* Work to complete *
From the entries, copy each line that includes "States".

* Records *
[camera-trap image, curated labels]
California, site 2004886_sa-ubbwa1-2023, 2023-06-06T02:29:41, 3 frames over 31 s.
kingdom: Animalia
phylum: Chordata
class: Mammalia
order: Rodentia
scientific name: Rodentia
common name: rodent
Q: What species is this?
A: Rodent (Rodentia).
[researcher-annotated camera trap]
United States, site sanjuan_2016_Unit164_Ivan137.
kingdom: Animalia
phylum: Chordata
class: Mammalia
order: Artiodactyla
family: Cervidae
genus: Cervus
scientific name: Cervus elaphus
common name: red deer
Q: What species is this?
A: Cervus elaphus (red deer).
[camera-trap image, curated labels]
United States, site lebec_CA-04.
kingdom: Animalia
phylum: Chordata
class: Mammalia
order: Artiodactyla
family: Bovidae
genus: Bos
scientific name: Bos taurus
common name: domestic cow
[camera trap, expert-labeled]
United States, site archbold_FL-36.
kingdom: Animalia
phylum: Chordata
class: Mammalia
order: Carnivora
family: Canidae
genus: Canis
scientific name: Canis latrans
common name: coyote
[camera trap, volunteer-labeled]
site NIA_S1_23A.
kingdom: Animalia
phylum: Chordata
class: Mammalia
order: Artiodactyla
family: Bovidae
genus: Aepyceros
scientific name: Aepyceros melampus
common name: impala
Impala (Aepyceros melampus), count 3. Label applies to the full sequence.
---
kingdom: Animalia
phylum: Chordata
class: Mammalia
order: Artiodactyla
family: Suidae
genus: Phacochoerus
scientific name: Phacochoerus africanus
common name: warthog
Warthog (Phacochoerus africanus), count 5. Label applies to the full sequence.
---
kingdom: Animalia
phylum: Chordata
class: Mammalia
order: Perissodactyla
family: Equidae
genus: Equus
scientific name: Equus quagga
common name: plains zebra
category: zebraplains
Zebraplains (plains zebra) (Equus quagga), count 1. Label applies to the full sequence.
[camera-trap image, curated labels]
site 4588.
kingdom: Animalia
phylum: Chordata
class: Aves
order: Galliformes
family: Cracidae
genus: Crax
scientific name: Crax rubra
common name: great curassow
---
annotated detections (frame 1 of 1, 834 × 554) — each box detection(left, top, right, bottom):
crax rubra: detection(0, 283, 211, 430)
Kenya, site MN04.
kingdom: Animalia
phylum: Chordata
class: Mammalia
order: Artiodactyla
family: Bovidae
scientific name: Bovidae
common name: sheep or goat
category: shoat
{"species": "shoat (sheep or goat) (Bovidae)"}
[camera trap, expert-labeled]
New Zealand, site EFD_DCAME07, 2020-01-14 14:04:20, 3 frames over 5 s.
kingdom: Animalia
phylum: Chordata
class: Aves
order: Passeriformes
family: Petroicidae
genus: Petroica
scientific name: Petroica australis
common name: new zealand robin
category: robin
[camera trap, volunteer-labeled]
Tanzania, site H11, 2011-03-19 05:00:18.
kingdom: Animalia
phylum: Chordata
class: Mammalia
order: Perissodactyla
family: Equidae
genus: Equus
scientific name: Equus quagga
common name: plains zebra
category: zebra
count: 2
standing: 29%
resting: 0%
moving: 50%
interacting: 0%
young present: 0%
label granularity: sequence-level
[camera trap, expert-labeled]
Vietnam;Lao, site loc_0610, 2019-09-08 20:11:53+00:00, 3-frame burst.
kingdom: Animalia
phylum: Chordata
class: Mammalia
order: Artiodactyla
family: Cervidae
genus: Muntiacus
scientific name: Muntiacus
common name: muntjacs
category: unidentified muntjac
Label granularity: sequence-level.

* Exercise solution *
United States, site sanjuan_2016_Unit164_Ivan137.
United States, site lebec_CA-04.
United States, site archbold_FL-36.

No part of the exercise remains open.